PROBLEM A >> According to the blog post below, what was the song's original title when Solomon Linda and The Evening Birds recorded it?

EXCERPT PROVIDED >>
Wednesday, 14 December 2011

The Lion Sleeps tonight

Last week my son and myself popped over to Compton Verney to see my work that was in the Folk art Exhibition there. Walking from the car park we noticed a shed with a large silver ball on the top of it. As we got nearer we realised that it was a camera Obscurer. Once inside the shed our heads were inside the ball...good landscape but even better... brilliant acoustics. My son started singing 'Wimoweh' because he thought I'd know it ! We sang and sang ..loudly...and I don't have the greatest singing voice..but it was great fun !
Later I told a very musical friend of mine and he told me the story behind the song...after hearing it I thought I'd blog about it
.It was originally recorded by Solomon Linda and The Evening Birds in 1939 for the Gallo Record Co. in South Africa and was called 'Mbube'. He was paid a very small price and the record company kept all the royalties from the sales. It became a great hit , Linda was famous but still poor.
Years later in 1951 Pete Seeger heard the song, believed it to be an old folk song and recorded a version with the 'Weavers'...calling the song 'Wimoweh'. Since then over 73 artists have recorded the song and nearly every time it has been a hit. When Pete Seeger discovered that Linda had written the song he sent 1000 dollars to him and instructed that all of his share of the earnings should be sent to Linda. Unfortunately he only saw the 1000 dollars in his lifetime,dying in 1962 in poverty. Eighteen years later his family were able to afford a gravestone.

In 2000 after the Disney 'Lion King' a filmmaker called Francois Verster made a  documentary called 'A lion's trail' telling the story of Solomon Linda.This raised awareness of copyrights etc and the family prepared to go to court.

PROBLEM B >> Gather every line in the entries that contains the word "which", copying each one in full.

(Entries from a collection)
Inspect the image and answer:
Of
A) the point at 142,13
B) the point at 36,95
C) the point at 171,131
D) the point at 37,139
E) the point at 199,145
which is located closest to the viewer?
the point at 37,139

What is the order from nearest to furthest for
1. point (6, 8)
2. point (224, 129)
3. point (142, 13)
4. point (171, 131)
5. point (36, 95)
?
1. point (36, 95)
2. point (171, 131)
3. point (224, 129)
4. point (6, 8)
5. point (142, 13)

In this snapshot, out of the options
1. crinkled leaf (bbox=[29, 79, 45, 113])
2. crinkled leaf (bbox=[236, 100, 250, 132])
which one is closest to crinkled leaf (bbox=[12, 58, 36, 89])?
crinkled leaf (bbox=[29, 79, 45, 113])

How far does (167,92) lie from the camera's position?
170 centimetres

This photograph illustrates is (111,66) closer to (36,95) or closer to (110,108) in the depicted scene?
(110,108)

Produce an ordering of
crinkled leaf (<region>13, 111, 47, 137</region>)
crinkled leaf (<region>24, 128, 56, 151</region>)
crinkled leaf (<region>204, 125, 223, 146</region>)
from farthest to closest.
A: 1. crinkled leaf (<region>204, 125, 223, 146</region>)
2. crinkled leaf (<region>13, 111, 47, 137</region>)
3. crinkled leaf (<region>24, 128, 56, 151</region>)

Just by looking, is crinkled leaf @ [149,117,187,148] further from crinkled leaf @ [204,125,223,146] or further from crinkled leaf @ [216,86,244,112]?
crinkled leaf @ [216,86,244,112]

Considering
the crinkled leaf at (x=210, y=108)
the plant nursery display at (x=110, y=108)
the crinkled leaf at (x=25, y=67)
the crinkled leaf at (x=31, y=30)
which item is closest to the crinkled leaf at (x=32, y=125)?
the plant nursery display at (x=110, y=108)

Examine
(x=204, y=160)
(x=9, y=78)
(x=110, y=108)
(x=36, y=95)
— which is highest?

COMPLETE ANSWER A >> 'Mbube'

COMPLETE ANSWER B >>
which is located closest to the viewer?
which one is closest to crinkled leaf (bbox=[12, 58, 36, 89])?
which item is closest to the crinkled leaf at (x=32, y=125)?
— which is highest?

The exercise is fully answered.